Most European countries have restricted academic links to Russia. The US and its Asian allies are yet to follow suit
The UK has followed much of the rest of Europe and announced its own scientific sanctions against Russia, leaving the US, which has still not issued any centralised guidance, increasingly isolated in its inaction.
After reviewing its Russian links, the UK has said its research and innovation funding organisations will not start any new projects with Russia. Payments to existing projects “with a Russian dimension” have been paused pending an assessment of which ones “benefit the Russian regime.”
“Our aim is to introduce measures that will negatively impact the Russian state, and individuals and organisations with strong links to the Kremlin, but not to sanction individual innocent Russian scientists or innovators with benign research interests,” said science minister George Freeman.
The UK’s response, which was promised for earlier in the month but has only just been made public, has been far less rapid than that of EU states including Germany, which announced a suspension of all joint research projects during the week of the invasion.
The UK has also sought to be less sweeping in its approach, and is still scrutinising existing research.
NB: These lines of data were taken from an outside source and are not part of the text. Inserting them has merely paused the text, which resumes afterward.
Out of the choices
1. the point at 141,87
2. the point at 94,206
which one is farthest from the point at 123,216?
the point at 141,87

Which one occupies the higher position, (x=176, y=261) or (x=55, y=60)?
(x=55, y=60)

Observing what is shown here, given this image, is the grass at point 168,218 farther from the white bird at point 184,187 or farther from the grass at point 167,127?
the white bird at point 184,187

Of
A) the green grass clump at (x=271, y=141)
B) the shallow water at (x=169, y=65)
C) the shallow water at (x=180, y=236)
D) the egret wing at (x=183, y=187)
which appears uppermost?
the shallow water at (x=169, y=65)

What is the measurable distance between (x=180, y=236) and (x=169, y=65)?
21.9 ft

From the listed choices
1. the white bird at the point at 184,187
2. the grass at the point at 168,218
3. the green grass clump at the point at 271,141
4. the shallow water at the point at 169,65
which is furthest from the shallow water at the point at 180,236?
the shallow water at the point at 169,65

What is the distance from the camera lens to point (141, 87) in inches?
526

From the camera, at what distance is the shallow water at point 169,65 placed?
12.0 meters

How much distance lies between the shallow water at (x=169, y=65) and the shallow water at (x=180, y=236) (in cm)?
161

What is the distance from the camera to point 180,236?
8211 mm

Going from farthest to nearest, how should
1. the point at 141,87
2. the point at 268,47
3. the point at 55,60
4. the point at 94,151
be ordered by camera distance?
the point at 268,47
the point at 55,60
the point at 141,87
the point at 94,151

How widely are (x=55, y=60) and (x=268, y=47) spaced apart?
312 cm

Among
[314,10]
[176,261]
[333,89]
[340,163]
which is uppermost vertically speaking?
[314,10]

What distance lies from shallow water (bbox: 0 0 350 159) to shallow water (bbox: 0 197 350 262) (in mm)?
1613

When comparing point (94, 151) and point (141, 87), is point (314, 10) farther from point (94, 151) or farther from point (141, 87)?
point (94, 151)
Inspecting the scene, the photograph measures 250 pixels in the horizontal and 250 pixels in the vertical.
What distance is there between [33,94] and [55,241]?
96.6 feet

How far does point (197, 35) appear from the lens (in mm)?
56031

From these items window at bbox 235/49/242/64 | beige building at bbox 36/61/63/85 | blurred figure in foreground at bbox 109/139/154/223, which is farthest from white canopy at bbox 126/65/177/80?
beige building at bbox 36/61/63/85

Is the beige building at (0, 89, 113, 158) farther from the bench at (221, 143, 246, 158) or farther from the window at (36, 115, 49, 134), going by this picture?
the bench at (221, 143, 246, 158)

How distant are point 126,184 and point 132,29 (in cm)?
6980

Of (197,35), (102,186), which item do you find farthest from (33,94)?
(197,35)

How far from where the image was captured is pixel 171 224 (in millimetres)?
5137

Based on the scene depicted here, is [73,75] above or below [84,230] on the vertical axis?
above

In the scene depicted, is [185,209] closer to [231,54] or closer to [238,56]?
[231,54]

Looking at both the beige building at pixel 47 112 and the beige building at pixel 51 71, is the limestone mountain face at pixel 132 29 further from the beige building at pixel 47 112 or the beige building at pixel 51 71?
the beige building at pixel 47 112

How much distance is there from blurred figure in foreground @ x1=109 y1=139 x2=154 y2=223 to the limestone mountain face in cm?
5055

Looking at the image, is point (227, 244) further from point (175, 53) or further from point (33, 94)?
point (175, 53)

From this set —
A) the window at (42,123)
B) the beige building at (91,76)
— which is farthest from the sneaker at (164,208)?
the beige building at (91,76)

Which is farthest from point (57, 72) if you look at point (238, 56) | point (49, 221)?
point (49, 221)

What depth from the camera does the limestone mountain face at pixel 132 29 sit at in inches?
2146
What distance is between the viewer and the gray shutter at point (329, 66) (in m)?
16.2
If an ongoing joint project with an essential Russian partner is judged to be for the public good, does not aid the government, add to Russian military capability or involve a dual use technology, then it can potentially be allowed to continue.
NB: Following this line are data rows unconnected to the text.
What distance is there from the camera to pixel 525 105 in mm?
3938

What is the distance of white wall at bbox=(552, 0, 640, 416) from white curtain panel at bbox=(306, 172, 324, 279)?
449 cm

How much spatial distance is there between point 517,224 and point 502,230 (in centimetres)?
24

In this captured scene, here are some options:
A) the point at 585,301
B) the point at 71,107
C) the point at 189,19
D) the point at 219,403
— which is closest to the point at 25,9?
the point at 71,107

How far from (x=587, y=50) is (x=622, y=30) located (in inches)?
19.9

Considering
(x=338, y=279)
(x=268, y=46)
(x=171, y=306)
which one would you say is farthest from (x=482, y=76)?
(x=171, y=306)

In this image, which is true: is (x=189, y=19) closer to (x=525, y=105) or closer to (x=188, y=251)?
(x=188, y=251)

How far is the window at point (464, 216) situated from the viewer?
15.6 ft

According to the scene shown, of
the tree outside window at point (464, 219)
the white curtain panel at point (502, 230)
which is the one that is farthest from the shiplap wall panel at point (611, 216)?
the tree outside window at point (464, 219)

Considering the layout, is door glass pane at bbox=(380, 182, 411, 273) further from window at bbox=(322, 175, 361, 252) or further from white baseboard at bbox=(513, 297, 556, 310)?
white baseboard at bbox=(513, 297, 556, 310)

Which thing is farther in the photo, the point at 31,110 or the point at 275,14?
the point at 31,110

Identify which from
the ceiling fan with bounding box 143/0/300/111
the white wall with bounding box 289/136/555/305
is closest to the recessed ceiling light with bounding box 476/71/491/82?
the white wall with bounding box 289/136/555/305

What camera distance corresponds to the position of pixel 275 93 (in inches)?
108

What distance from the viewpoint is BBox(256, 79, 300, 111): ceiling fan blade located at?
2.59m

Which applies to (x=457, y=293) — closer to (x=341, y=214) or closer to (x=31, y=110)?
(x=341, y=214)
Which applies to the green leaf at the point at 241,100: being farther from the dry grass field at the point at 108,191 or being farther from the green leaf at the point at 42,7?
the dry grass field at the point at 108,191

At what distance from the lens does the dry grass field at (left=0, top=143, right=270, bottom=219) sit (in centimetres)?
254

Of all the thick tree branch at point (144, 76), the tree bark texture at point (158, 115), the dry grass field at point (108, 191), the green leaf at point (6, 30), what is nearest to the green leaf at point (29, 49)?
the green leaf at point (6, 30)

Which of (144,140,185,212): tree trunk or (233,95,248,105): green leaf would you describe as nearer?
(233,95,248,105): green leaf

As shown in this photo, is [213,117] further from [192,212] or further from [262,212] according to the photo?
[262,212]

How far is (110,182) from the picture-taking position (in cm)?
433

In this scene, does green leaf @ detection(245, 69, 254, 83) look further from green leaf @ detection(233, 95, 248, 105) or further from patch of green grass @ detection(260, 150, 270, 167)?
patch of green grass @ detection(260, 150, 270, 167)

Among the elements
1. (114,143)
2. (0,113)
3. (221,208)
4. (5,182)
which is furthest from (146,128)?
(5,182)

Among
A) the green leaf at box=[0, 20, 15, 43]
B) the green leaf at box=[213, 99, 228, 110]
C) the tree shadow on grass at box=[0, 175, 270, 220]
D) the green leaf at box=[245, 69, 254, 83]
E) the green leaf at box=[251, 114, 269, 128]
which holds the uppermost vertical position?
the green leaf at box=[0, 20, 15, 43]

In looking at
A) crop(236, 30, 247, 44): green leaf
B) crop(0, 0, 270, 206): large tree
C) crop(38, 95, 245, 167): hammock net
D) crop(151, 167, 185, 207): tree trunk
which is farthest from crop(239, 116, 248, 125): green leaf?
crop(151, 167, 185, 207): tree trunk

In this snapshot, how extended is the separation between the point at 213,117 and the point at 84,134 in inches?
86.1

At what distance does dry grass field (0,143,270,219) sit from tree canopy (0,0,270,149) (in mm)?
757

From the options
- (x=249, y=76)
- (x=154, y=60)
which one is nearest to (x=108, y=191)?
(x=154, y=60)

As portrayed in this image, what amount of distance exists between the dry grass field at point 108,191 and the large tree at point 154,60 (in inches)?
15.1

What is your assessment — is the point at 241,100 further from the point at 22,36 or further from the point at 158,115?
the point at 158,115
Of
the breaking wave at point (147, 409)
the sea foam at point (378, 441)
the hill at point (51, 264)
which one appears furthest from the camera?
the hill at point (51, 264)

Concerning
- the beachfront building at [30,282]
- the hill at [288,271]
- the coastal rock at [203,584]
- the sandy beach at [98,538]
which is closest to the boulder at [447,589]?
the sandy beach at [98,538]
There will be cases, like Artic research, where it makes no sense to end projects immediately, said Vivienne Stern, head of Universities UK International. “Sometimes you can’t turn it off overnight,” she said. The assessment would be “case by case.”
But the UK will not fund any new activity through its research and innovation funding agencies.
As in Germany, individual researchers will not be stopped from speaking to and exchanging data with their Russian counterparts. “We support the government’s decision, but we also stand by the principle that individual academic to academic links should not be subject to a blanket ban, not least because many Russian academics have spoken out against Russian aggression, at great personal risk,” said Stern.
The UK government’s pause of new activity, and review of existing projects, only directly covers research funding bodies, rather than universities.
UK universities are now scrutinising their own private projects or official ties with Russian institutions.
A spokesman for the Russell Group, which represents 24 of the biggest research universities, said that all of its members were reviewing their links.
"We support measures taken by the government to stop funding for research programmes linked to the Russian state and institutional collaborators, without unfairly penalising individual students and academics, many of whom are equally as appalled by the Kremlin's actions,” he said.
Stern said many of the UK universities she had spoken to had suspended their memoranda of understanding with Russian partners, particularly when they were at an institutional level.
Global split
The UK’s decision marks a deepening split between Europe on the one hand, and the US and its Asian allies on the other, on the issue of scientific sanctions against Russia.
There is still no word from the White House on a coordinated US approach to research relations with Russia.
That is not to say individual US universities have been unresponsive. The Massachusetts Institute of Technology was one of the first to take action, announcing in the week after the invasion that it was terminating an 11-year partnership with Russia’s tech hub, Skolkovo. But as of yet, there is no national strategy.
The same goes for Japan, which has not announced any scientific sanctions against Russia. The science ministries of South Korea and Taiwan have also stayed quiet on cutting research links. This is despite the fact that all three are participating in economic or technological sanctions against Moscow.
In mid-March, Canada announced a similar approach to the UK, restricting Canadian research funders from entering into agreements with Russian institutions, but leaving scientists free to work with Russian academics individually.
Australia’s science ministry has not announced a nationwide approach, but the Australian National University suspended all ties with Russian institutions in early March.
On 28 March, Russian foreign minister Sergey Lavrov said that the country was preparing visa restrictions “in response to the unfriendly actions of a number of foreign states”.
It is unclear exactly who will be targeted, but Russia’s list of “unfriendly” countries includes the US, Canada, EU, UK, Japan, South Korea and Taiwan. Visa restrictions by Russia on these countries could make scientific collaboration more difficult even for countries that have not formally restricted research links.